• [EXTRAIT]
+--

Je me suis interrogé sur le sens à accorder à ce sursaut graphique de Ni Tanjung, à ce qui peut apparaître aux yeux d'un Occidental comme une rage de créer face à la mort qui guette. Mais j'ai appris aussi qu'à Bali, où l'hindouisme est la religion dominante, le rapport à la mort est paisible puisque l'on croit là-bas à la réincarnation. Les cérémonies de crémation sont des fêtes pour lesquelles on dépense beaucoup d'argent. De temps à autre, même, dans certaine contrée de l'Indonésie (le sud du Sulawesi, dans la communauté des Toraja), des gens vont déterrer leurs aïeux pour leur faire revoir le jour, les habiller de neuf, renouer avec eux, les célébrer. Certains reportages sur ces pratiques sont incroyables pour les esprits forts que nous sommes. Cela rappelle les retournements de cadavres que l'on pratique à Madagascar tous les sept ans, dans l'idée d'aider les défunts dans leur repos éternel (c'est vrai que l'éternité à dormir dans une mauvaise position, ça peut être pénible).

+--

• [DONNÉES BRUTES]
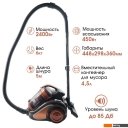 Пылесосы Endever SkyClean VC-650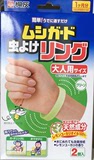 日本代购 KIRIBAI 桐灰 成人防蚊手环 驱蚊手环 2个入
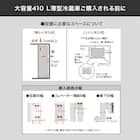 410L 4ドアファン式 冷凍冷蔵庫 (TL2G01 シルバー)(リサイクル回収なし) 23枚目画像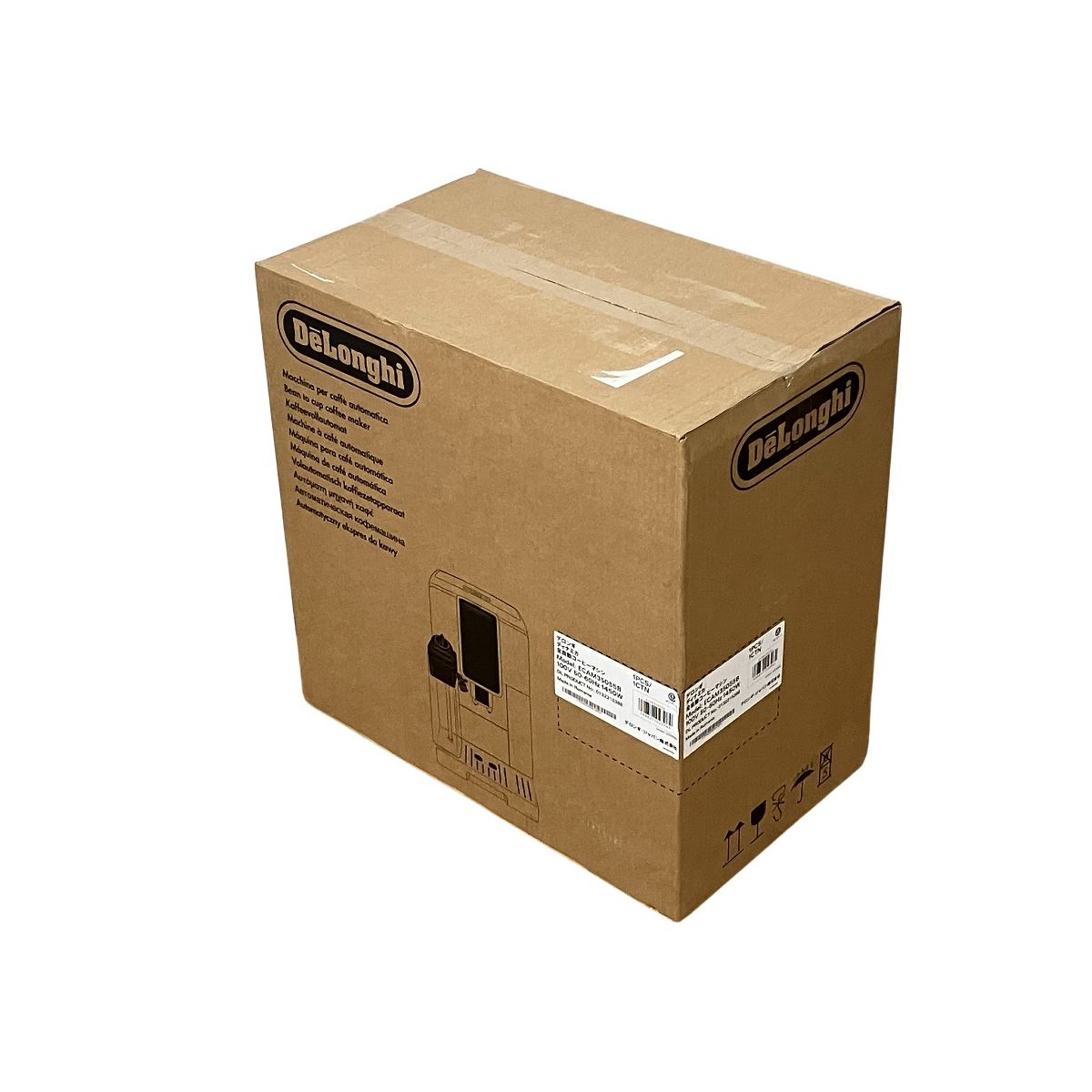 DeLonghi デロンギ ディナミカ コーヒーマシン ♥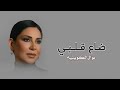 نوال الكويتيه وسط جده ضاع قلبي حصريا 2025 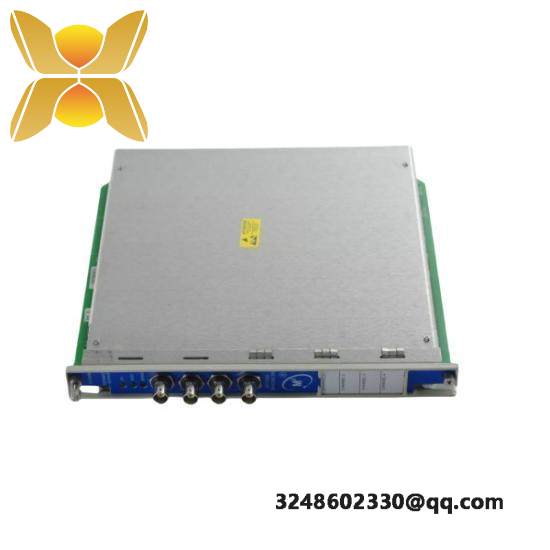 NEW RADISYS PCL2NIA PBA 455971-003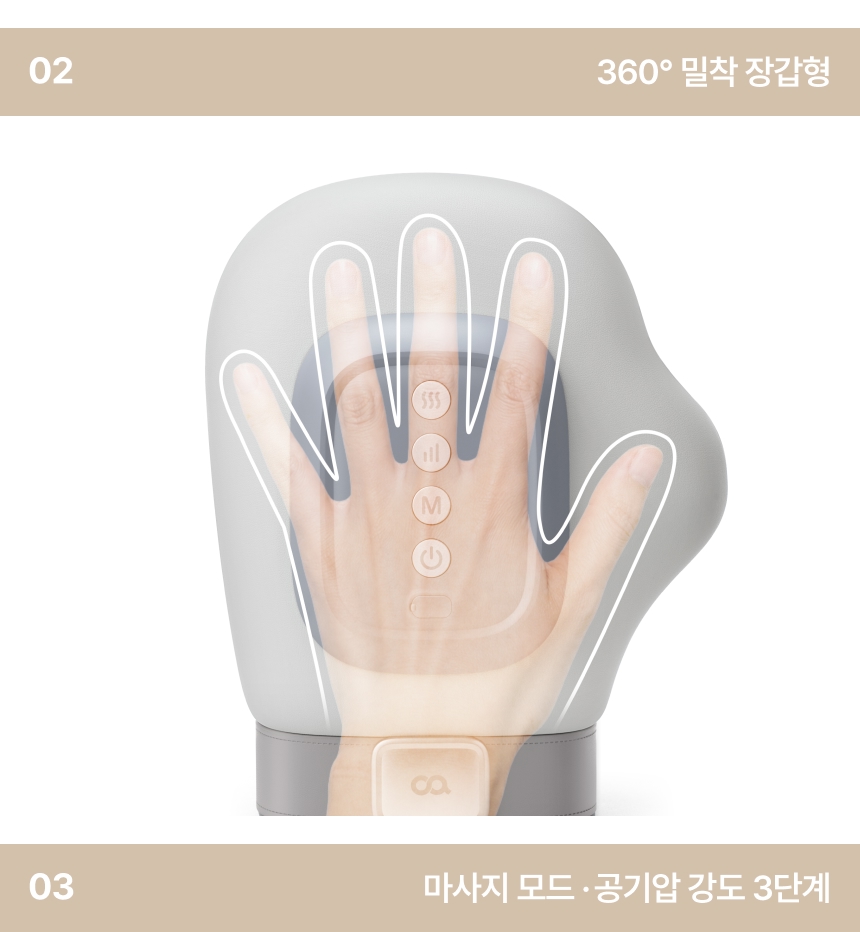 오아 포핸드 손 마사지기 손목 손가락 안마기 온열기 무선 상세 이미지 5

+--

• [QUESTIONS D'ÉTUDE]
[A] D'après l'extrait, à quelle fréquence pratique-t-on les retournements de cadavres à Madagascar ?
[B] Traduisez en anglais cette phrase de l'extrait : « Les cérémonies de crémation sont des fêtes pour lesquelles on dépense beaucoup d'argent. »

• [RÉPONSES PAR EXERCICE]
[A] Tous les sept ans.

[B] Cremation ceremonies are celebrations on which people spend a great deal of money.